A Scorsese film starring DiCaprio automatically receives all the Oscar nominations. It’s not a matter of Academy members preferring those films. When a film like this (or anything by Clint Eastwood) gets released, it automatically goes on the ballot. I have no proof to back this up but it’s my theory and my theories are never wrong. It’s a lot like Darwin except my theories get taught in schools in the South.
Nikki ‘Toldya’ Finke has some interesting info about why it moved from the traditional Oscar time of October all the way to Valentine’s Day weekend (if you’re girlfriend wants to see this instead of an insipid romantic comedy, marry her). One theory is that Paramount doesn’t have that $50-60 million for an Oscar marketing campaign but neither Finke nor I think that’s the sole reason or even the best reason. According to Finke’s source, Paramount has the cash but they’re getting pretty hard-hit when it comes to video sales. That’s understandable as the market for home viewing moves to digital downloads and On-Demand. I would also like to add that “Shutter Island” is Paramount’s last film of 2009 (other than their specialty branches and DreamWorks) so what other film would they back that has their studio logo on it?

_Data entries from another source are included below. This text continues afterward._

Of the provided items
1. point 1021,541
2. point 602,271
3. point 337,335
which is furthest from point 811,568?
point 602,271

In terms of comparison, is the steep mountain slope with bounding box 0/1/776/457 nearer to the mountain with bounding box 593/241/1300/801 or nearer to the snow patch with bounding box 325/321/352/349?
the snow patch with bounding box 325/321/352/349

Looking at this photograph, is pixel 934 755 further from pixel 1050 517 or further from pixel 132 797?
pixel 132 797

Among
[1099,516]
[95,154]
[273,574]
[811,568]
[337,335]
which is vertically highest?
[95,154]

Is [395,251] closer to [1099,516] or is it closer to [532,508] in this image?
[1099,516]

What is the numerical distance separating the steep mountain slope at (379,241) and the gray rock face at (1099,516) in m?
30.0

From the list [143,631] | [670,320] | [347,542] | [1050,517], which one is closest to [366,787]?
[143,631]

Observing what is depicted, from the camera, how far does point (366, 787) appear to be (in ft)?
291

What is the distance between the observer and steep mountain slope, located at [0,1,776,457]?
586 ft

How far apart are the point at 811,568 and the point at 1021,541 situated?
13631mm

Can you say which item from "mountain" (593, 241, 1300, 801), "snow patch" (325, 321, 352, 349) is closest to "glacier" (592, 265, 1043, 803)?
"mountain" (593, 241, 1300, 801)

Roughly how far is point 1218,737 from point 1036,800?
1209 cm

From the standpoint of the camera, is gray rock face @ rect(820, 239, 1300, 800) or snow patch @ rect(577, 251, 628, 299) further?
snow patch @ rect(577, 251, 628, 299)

However, Finke also reports that DiCaprio would be unavailable to do international press for the film and I find that a much stronger reason because he’s the big sell to those markets.

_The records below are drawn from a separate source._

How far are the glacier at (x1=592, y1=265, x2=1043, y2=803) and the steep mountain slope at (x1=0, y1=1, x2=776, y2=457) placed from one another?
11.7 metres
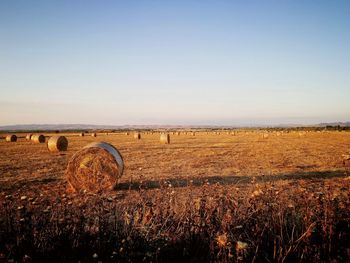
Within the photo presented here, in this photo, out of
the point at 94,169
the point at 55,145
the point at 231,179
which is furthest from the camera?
the point at 55,145

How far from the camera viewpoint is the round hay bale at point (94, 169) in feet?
39.9

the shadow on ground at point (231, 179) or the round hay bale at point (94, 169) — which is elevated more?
the round hay bale at point (94, 169)

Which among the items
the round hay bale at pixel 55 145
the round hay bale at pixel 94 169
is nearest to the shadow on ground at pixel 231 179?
the round hay bale at pixel 94 169

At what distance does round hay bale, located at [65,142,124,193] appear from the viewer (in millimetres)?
12172

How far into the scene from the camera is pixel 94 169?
12.7 metres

So what’s the strategy? Is the film not as good as the talent and trailers would lead us to believe? Perhaps. But Finke ends with her studio insider explaining that February isn’t a death sentence to an Awards film like it was before. Not only was “Silence of the Lambs” released in February, but now that the Best Picture category has expanded to ten films, it has a better chance of getting noticed and remembered at the end of the year.